■ Required task
Lay out the records as a Markdown table with the columns Row and Line, from the line containing "What is the measured" through the end of the records. Leave out blank lines.
## start Material for this exercise
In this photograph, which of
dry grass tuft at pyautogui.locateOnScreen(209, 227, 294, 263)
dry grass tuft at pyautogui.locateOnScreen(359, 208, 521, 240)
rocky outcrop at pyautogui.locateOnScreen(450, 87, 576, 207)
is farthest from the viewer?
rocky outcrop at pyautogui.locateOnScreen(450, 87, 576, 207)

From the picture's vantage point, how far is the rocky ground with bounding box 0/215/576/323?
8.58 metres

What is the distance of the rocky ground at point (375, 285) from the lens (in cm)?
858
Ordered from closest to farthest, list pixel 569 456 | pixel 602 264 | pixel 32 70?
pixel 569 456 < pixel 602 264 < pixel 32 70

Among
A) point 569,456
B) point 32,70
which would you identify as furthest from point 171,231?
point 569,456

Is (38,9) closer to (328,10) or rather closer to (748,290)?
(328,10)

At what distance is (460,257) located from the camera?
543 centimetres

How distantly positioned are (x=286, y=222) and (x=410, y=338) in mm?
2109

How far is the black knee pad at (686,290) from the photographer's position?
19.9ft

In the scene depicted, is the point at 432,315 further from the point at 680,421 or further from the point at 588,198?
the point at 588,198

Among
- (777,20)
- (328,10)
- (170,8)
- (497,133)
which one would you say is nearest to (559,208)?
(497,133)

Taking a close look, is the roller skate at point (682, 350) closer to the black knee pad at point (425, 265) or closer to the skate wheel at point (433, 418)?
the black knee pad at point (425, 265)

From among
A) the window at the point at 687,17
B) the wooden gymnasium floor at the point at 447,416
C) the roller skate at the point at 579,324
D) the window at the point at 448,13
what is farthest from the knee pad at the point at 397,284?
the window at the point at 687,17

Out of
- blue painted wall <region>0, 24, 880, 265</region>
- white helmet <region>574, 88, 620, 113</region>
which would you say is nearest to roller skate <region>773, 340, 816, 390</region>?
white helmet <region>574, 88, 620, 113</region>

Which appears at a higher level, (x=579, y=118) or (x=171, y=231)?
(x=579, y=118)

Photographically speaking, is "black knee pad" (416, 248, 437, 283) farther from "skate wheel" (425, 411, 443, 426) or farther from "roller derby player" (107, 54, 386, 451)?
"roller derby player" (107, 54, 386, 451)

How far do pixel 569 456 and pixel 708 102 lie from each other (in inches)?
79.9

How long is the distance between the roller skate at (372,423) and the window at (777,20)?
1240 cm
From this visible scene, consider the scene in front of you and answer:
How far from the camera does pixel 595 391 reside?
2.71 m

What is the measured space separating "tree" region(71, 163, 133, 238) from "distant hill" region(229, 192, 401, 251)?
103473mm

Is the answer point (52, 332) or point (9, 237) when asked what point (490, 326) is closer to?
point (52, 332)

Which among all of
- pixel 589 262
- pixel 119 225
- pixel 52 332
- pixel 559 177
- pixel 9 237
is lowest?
## end Material for this exercise
■ Complete output
| Row | Line |
|---|---|
| 1 | What is the measured space separating "tree" region(71, 163, 133, 238) from "distant hill" region(229, 192, 401, 251)? |
| 2 | 103473mm |
| 3 | Is the answer point (52, 332) or point (9, 237) when asked what point (490, 326) is closer to? |
| 4 | point (52, 332) |
| 5 | Which among all of |
| 6 | - pixel 589 262 |
| 7 | - pixel 119 225 |
| 8 | - pixel 52 332 |
| 9 | - pixel 559 177 |
| 10 | - pixel 9 237 |
| 11 | is lowest? |